From a first principles perspective, it essentially indicates that Solana has entered a stable phase, and the initially arbitrary inflation model has become unreasonable. The development of the chain should aim to enhance economic activity and correspondingly improve the inflation scheme.
Placeholder partner Chris summarized that true benefits should come from demand-side spillover to the supply side, rather than relying on a fixed inflation setting that benefits cold starts. In the long run, the arguments of the supporters do have some merit. Once a public chain ecosystem has passed the cold start phase, it naturally requires a more ideal economic system to drive economic development.
Voices in Opposition
A faction led by Solana Foundation Chair Lily opposed the passage of this proposal. The main point of contention was whether to implement this proposal in such a short time frame, rather than allowing for a longer discussion, as the proposal could significantly impact different participants (engineers at the network layer, developers at the product layer, and institutions at the economic layer). Currently, most discussions are among core network personnel and product layer personnel, with fewer voices from the product layer and institution-led economic layer groups, who are further removed from the information channels. Therefore, they argue that it should not be rushed through before the arguments are sufficiently developed.
Many opponents expressed concerns about the potential loss of small validators. Small nodes, whether in terms of scale effects or bargaining power, are at a disadvantage compared to large nodes, so a reduction in inflation would first eliminate these smaller nodes, harming Solana's decentralization. However, after speaking with some Solana nodes, I found that most still support the passage, primarily due to Solana's substantial subsidies and a shared belief in the value of SOL as it continues to improve. There is a palpable sense of community cohesion within Solana, but that is beside the point.
It is clear that both sides are dissatisfied with the current inflation model and agree that it needs improvement. The point of contention lies in whether to hastily implement changes within two weeks.
In addition, there may be some interest considerations at play. The simplest is that a large number of SOL holders, especially those who can obtain higher returns from non-staking ecosystems (DeFi), naturally do not want inflation to remain at such a high level. The typical profile here includes the VCs behind Solana and the projects they support.
Another important adoption direction for Solana currently is institutional, including ETFs and more traditional institutional use cases. Therefore, those promoting institutional adoption will certainly hold opposing views. Regarding institutional adoption, whether the passage of SIMD is beneficial is controversial; supporters argue that traditional institutions are more averse to high-inflation assets, while opponents believe that traditional assets have greater uncertainty concerns regarding dynamically changing inflation rates.
I believe that the uncertainty of the mechanism may hinder institutional adoption even more—institutions can assess the asset attributes under the mechanism, but if the mechanism keeps changing, it complicates their evaluations.
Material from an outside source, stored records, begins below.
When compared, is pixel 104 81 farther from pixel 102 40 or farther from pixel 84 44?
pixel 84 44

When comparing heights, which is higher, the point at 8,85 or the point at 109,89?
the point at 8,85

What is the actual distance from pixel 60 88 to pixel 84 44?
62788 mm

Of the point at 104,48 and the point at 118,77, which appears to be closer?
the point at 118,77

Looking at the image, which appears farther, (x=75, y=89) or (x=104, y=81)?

Therefore, for institutions, it is either to pass quickly or to wait until initial adoption is completed before negotiating together—at that point, with more conflicting interests, it may be even harder to pass.
Why Now?
This raises the question of why such a hasty proposal was introduced and pushed forward.
Perhaps it is because Solana still retains a large trading volume in the aftermath of the meme craze, leading to high fees and MEV income for nodes, so adjustments to the staking mechanism may not provoke significant controversy. In 2024, Solana's total MEV earnings reached $675 million, with a clear upward trend; in Q4, the MEV earnings for nodes even exceeded inflation rewards. For this reason, nodes currently have relatively low sensitivity to short-term inflation income. If the Solana chain were to cool down completely, the income loss caused by this proposal would undoubtedly provoke opposition from the staking community.
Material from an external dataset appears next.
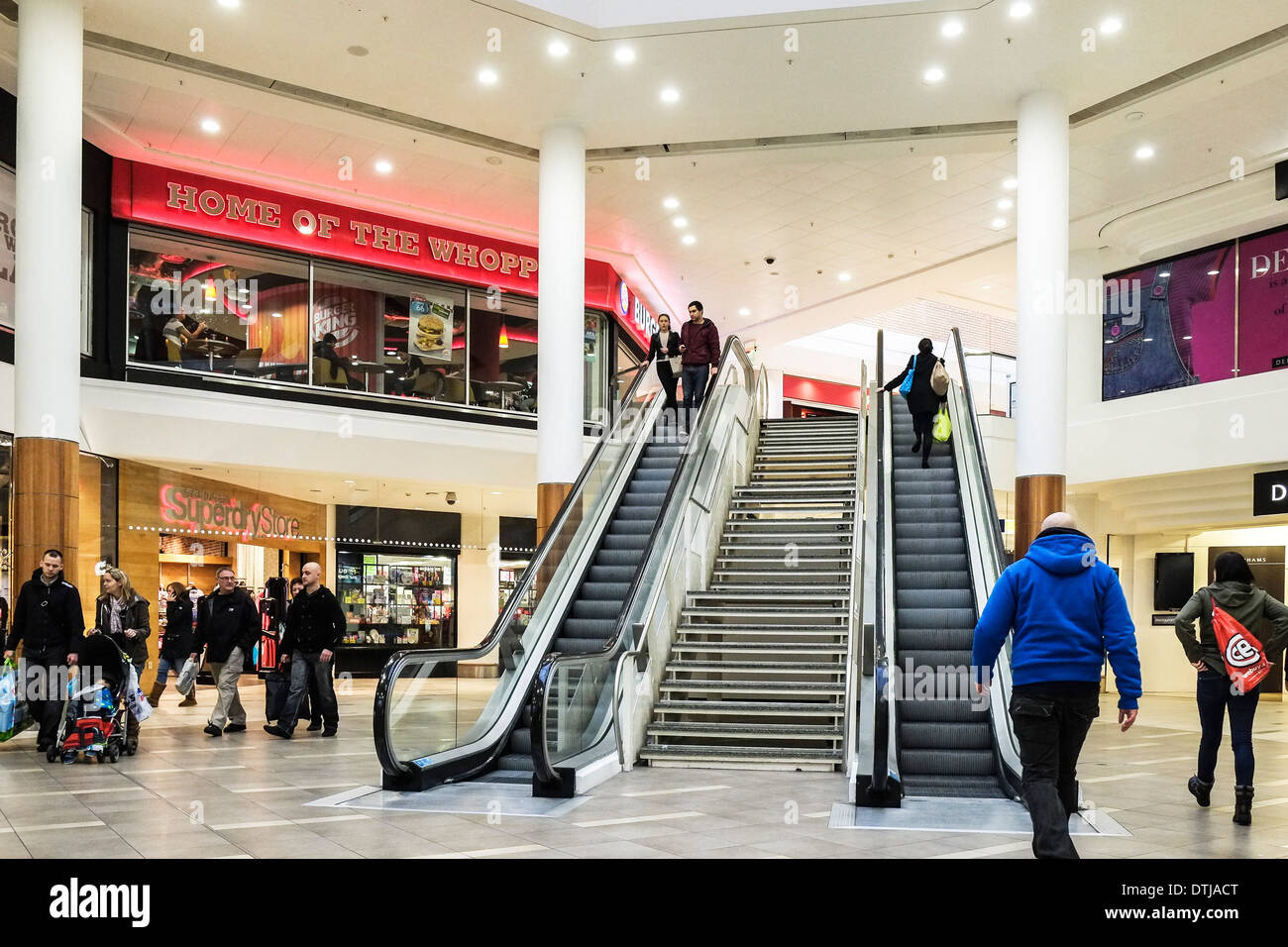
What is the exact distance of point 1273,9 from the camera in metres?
11.0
Solana's Restaking is about to begin, with Renzo, Jito, and others already showing signs. Looking at Ethereum's history, the emergence of liquid staking and Restaking will provide substantial subsidy benefits to stakers and validators, allowing nodes to reduce their concerns about inflation rewards.
The Ethereum Foundation also proposed improvements to the inflation curve last year, similar to anchoring the staking rate to a fixed ratio to reduce excessive staking. The argument at that time was that, given that economic security was already more than sufficient, they hoped to release more liquidity while reducing the substitutive effect of Lido ETH and other LSTs on ETH.
This proposal sparked a brief discussion after it was put forward. It was a moment for OGs to reassess Ethereum's economic mechanisms after the transition to POS. The proposal itself and the discussion process presented a wealth of computational reasoning to support it, but ultimately, without clarifying the theoretical basis, the proposal did not advance. Ethereum's economic arguments may have provided some reference for 228, but the opposition it faced also reflected the difficulty of passing a proposal that "cuts" interests.
The final result was also within reason. Perhaps under the foundation's leadership, validators formed a bearish view of the proposal, concerned about institutional adoption. Or perhaps this decision was indeed too hasty, leading to a lack of consensus among validators and resulting in voting discrepancies. Alternatively, small validators may have collectively chosen to oppose due to short-term income pressures. A broad discussion does not necessarily mean a deep discussion; without depth, divisions can arise. The hasty push for the proposal also reflects the current lack of clarity among various parties in Solana regarding the chain's positioning, the unclear phase, and the consensus pain of what direction to take after the memecoin supercycle.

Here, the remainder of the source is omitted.